[Dataset excerpts]
════════════════════

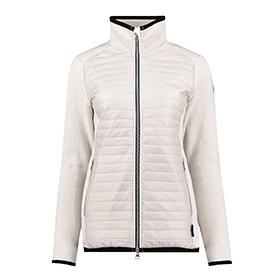 Mimmi Fullzip WP Sandshell - bild 3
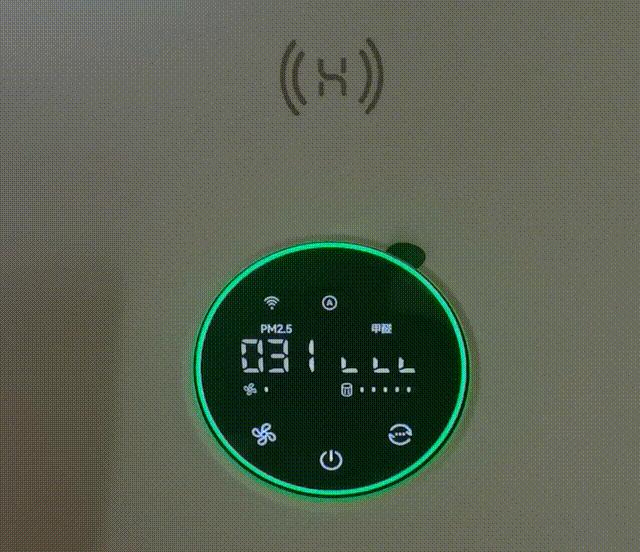 华为智选720全效空气净化器寿命,华为智选720智能空气净化器3i测评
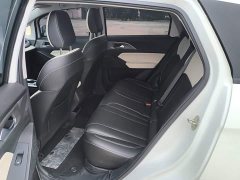 Geely Geometry E Firefly 401km Starlight - ფოტო 17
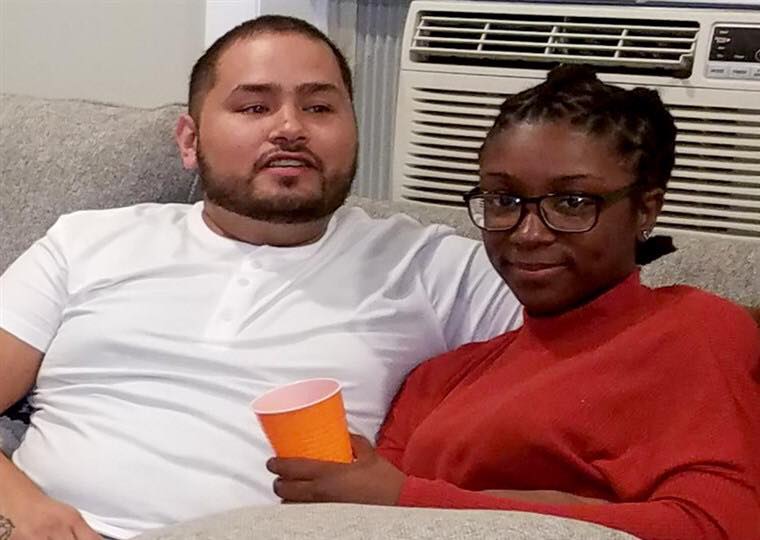 Missing couple in Barbados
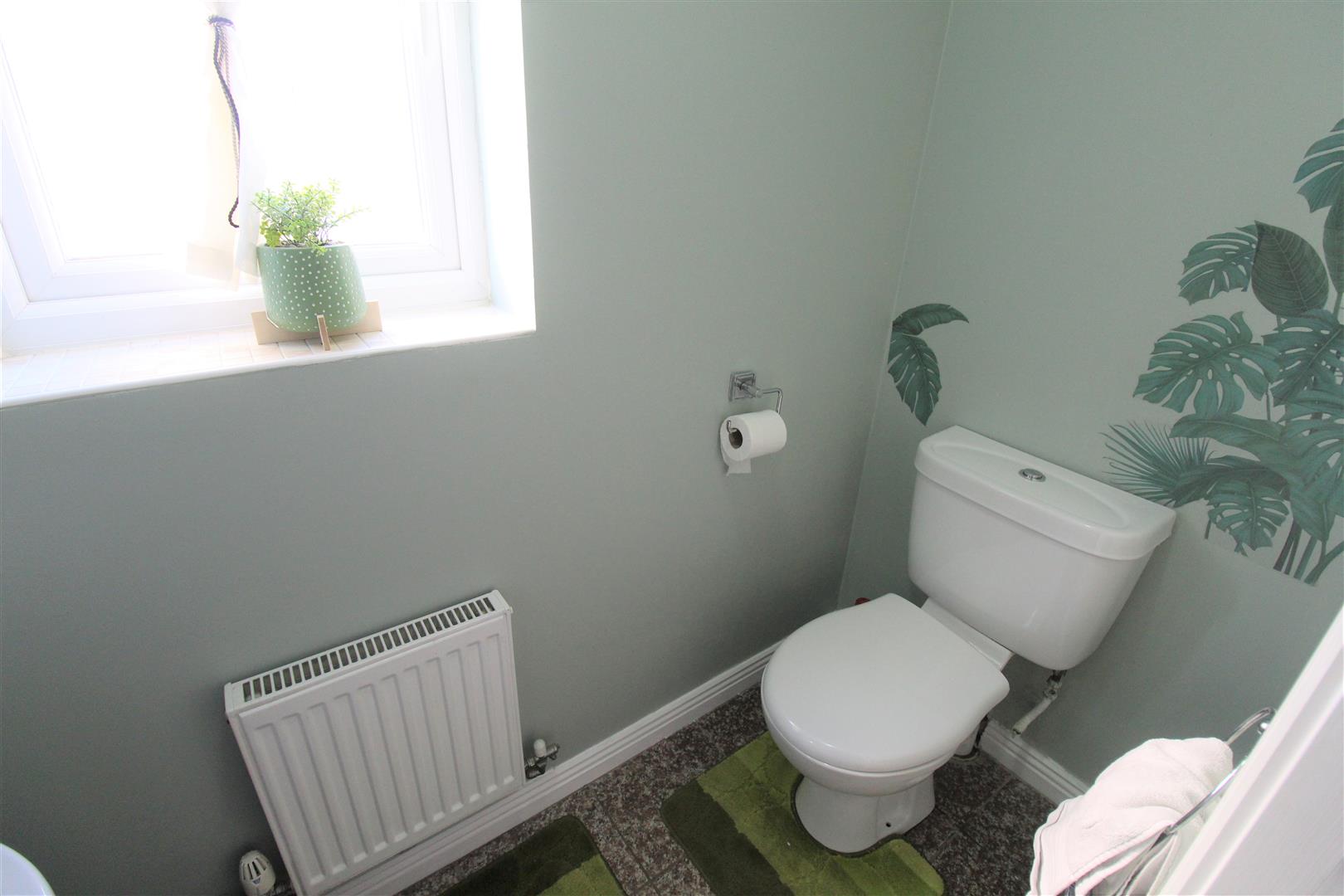 Burtree Drive, Norton Heights, Stoke-On-Trent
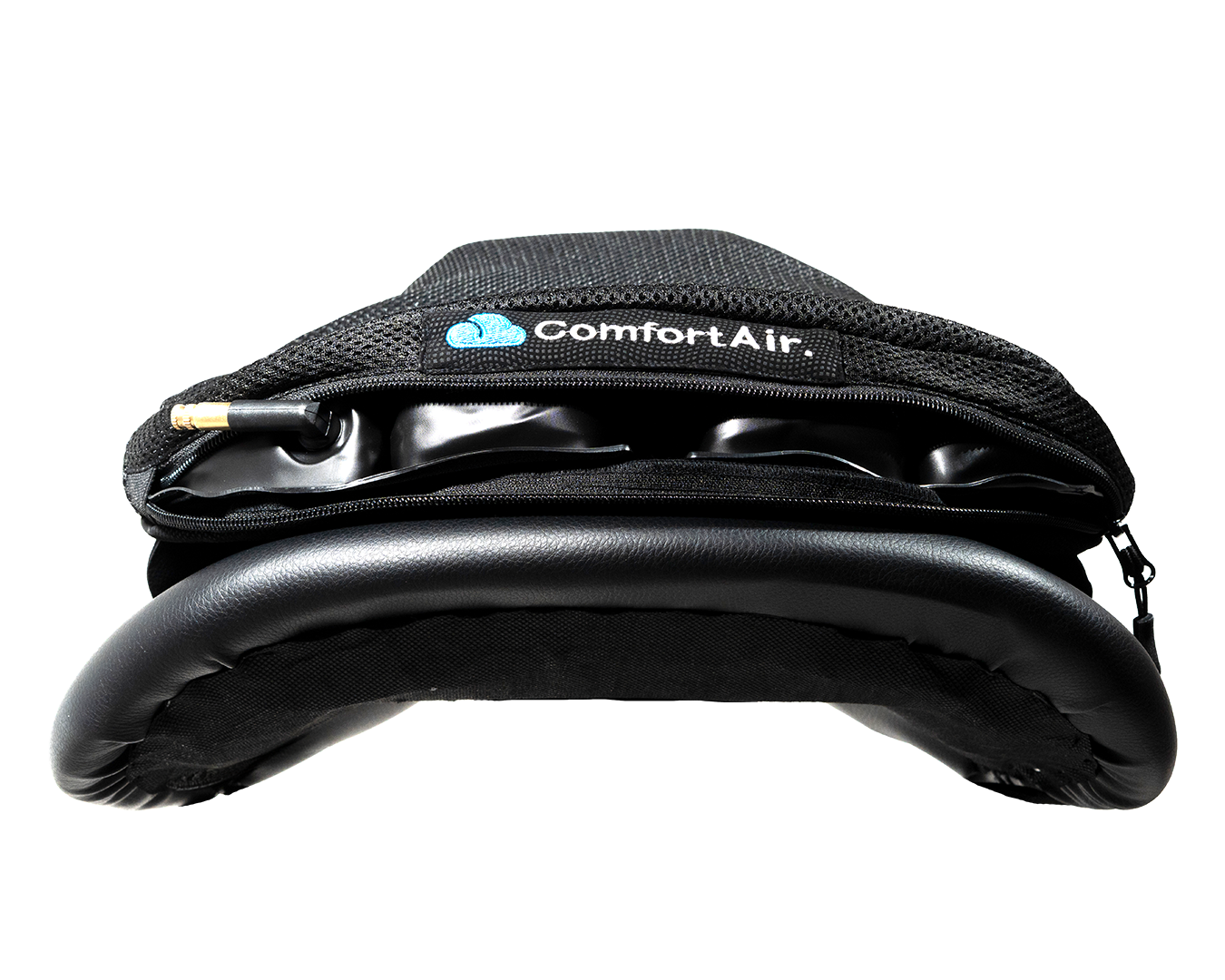 Advanced Tourer Motorcycle Seat Cushion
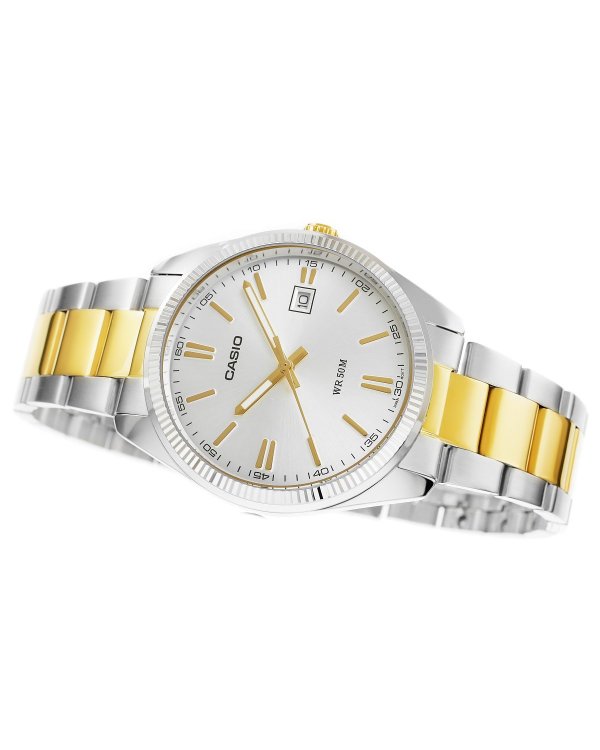 CASIO MTP-1302PSG-7AVEF Мужские часы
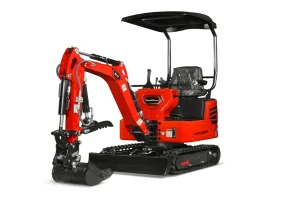 Compact Excavator Attachments Guide: Mini Excavator & Brush Cutter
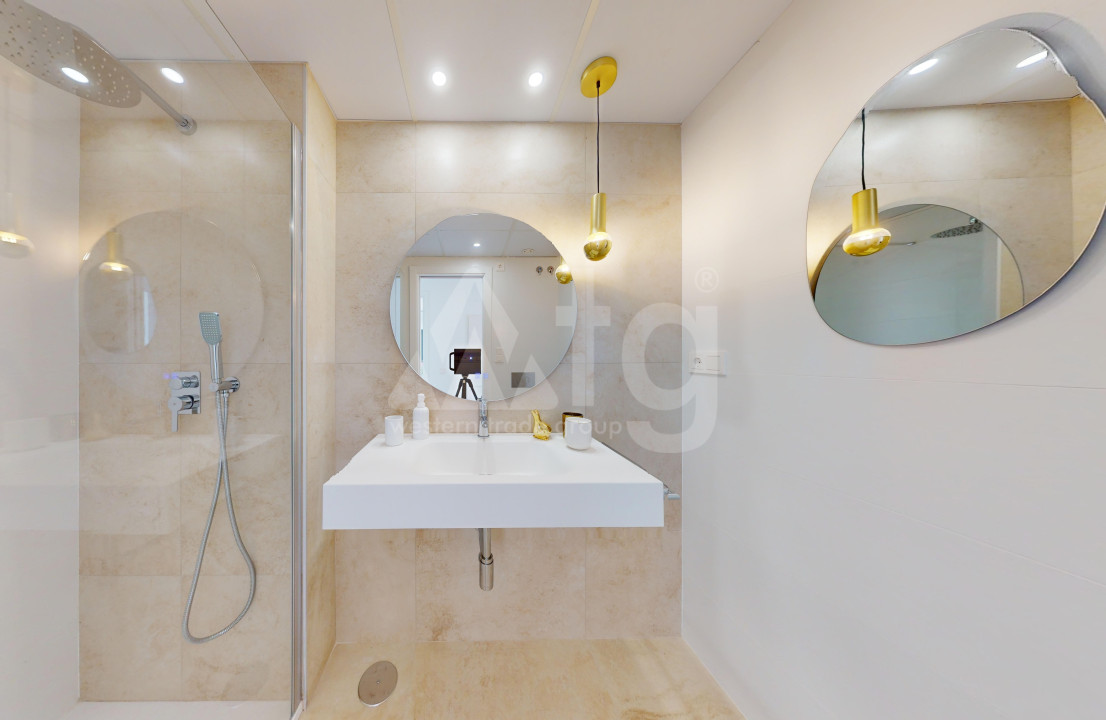 Apartament cu 3 dormitoare în Águilas - QUA59440 - 23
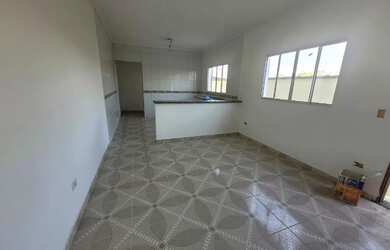 Imagem 2: Casa para venda com 80 metros quadrados com 1 quarto em Fazenda Grande III - Salvador - BA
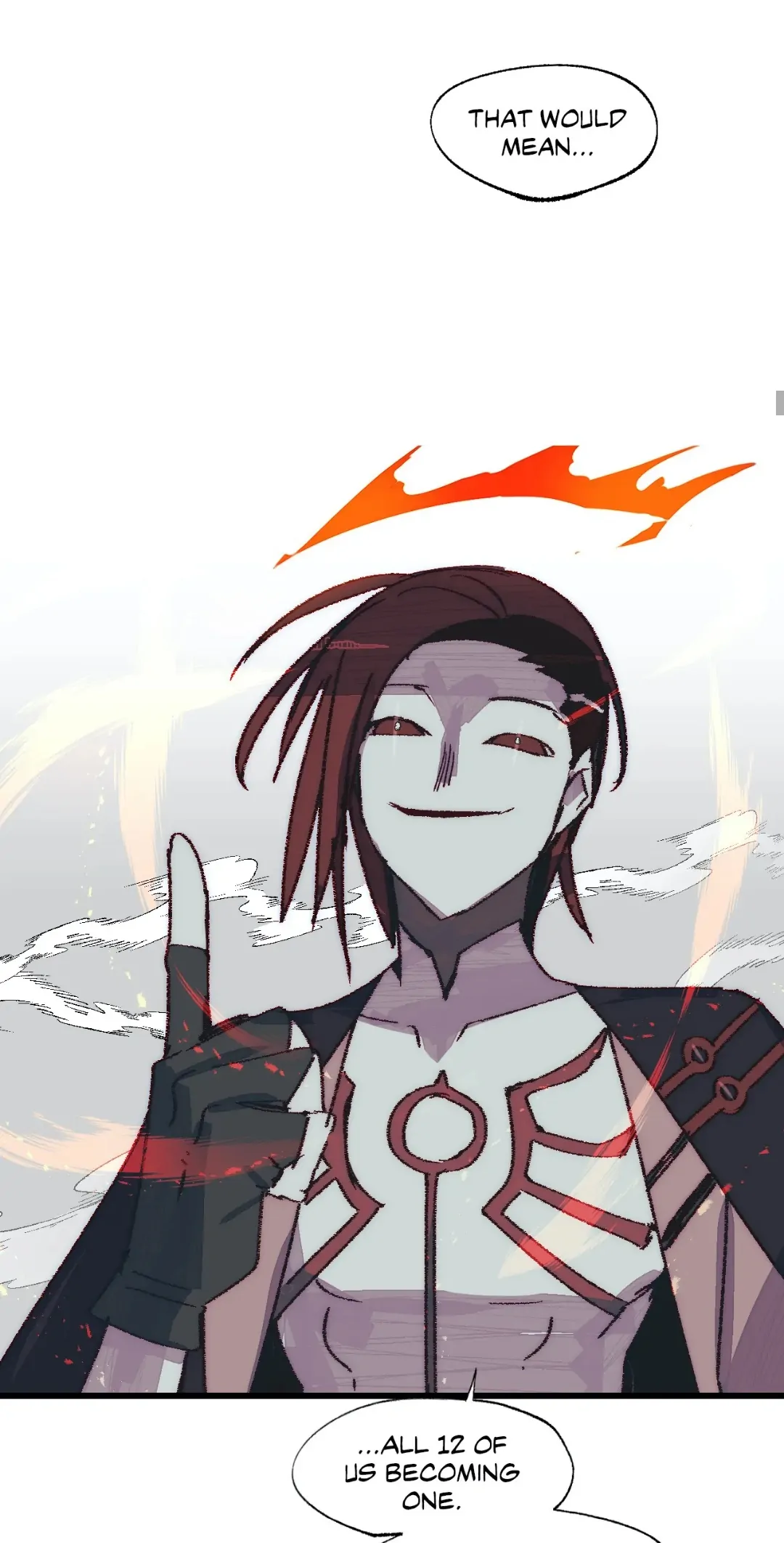 Regnal Trigger Chapter 87 - Page 17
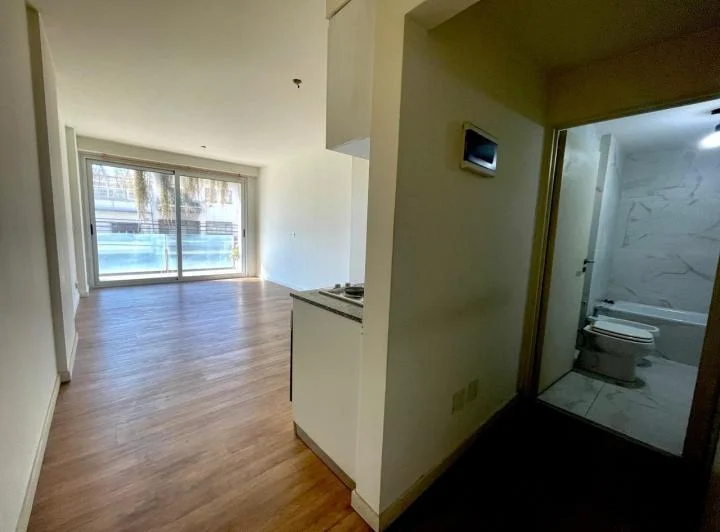 Departamento en Villa del Parque 2
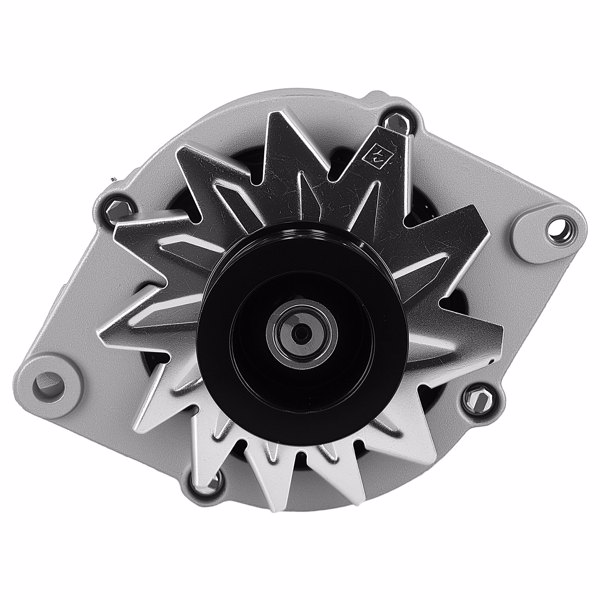 Marine Alternator fit for John Deere 4045TFM75 4.5L 276ci 4cyl 2004-2007 AT220393-2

════════════════════

* **TASK REQUIREMENTS**
Please reproduce every line of the listing above word for word, leaving out the pictures.

* **ANSWER BOX**
 Mimmi Fullzip WP Sandshell - bild 3
 华为智选720全效空气净化器寿命,华为智选720智能空气净化器3i测评
 Geely Geometry E Firefly 401km Starlight - ფოტო 17
 Missing couple in Barbados
 Burtree Drive, Norton Heights, Stoke-On-Trent
 Advanced Tourer Motorcycle Seat Cushion
 CASIO MTP-1302PSG-7AVEF Мужские часы
 Compact Excavator Attachments Guide: Mini Excavator & Brush Cutter
 Apartament cu 3 dormitoare în Águilas - QUA59440 - 23
 Imagem 2: Casa para venda com 80 metros quadrados com 1 quarto em Fazenda Grande III - Salvador - BA
 Regnal Trigger Chapter 87 - Page 17
 Departamento en Villa del Parque 2
 Marine Alternator fit for John Deere 4045TFM75 4.5L 276ci 4cyl 2004-2007 AT220393-2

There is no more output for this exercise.